Increasing evidence suggests that the accumulation of amyloid beta (Aβ) in synapses and synaptic mitochondria causes synaptic mitochondrial failure and synaptic degeneration in Alzheimer's disease (AD). The purpose of this study was to better understand the effects of Aβ in mitochondrial activity and synaptic alterations in neurons from a mouse model of AD. Using primary neurons from a well-characterized Aβ precursor protein transgenic (AβPP) mouse model (Tg2576 mouse line), for the first time, we studied mitochondrial activity, including axonal transport of mitochondria, mitochondrial dynamics, morphology and function. Further, we also studied the nature of Aβ-induced synaptic alterations, and cell death in primary neurons from Tg2576 mice, and we sought to determine whether the mitochondria-targeted antioxidant SS31 could mitigate the effects of oligomeric Aβ. We found significantly decreased anterograde mitochondrial movement, increased mitochondrial fission and decreased fusion, abnormal mitochondrial and synaptic proteins and defective mitochondrial function in primary neurons from AβPP mice compared with wild-type (WT) neurons.

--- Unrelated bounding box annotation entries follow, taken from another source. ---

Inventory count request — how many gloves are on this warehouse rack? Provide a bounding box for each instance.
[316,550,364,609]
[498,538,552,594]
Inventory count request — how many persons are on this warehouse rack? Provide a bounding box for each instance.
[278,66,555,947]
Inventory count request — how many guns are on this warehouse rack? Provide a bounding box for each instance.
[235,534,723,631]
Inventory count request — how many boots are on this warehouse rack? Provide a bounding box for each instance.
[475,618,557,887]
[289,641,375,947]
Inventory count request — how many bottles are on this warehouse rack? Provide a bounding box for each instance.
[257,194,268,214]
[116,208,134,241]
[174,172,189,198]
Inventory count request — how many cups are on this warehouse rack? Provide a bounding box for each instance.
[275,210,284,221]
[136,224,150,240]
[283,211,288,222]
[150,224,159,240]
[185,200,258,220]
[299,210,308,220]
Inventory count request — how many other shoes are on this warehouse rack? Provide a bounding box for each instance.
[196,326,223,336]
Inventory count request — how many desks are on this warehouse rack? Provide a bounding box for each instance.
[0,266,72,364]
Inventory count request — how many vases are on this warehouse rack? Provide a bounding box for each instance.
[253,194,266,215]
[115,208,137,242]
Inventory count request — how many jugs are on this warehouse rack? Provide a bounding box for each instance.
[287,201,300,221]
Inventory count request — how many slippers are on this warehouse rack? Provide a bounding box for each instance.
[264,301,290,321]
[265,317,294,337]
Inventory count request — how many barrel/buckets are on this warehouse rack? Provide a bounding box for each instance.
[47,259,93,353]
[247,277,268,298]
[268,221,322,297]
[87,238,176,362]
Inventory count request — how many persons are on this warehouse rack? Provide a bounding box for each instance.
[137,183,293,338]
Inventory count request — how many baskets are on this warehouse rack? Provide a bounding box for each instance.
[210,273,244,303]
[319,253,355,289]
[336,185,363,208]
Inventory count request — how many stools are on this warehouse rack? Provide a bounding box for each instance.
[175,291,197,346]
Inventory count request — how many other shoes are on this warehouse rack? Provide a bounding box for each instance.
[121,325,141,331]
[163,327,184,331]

Transmission electron microscopy revealed a large number of small mitochondria and structurally damaged mitochondria, with broken cristae in AβPP primary neurons. We also found an increased accumulation of oligomeric Aβ and increased apoptotic neuronal death in the primary neurons from the AβPP mice relative to the WT neurons. Our results revealed an accumulation of intraneuronal oligomeric Aβ, leading to mitochondrial and synaptic deficiencies, and ultimately causing neurodegeneration in AβPP cultures. However, we found that the mitochondria-targeted antioxidant SS31 restored mitochondrial transport and synaptic viability, and decreased the percentage of defective mitochondria, indicating that SS31 protects mitochondria and synapses from Aβ toxicity.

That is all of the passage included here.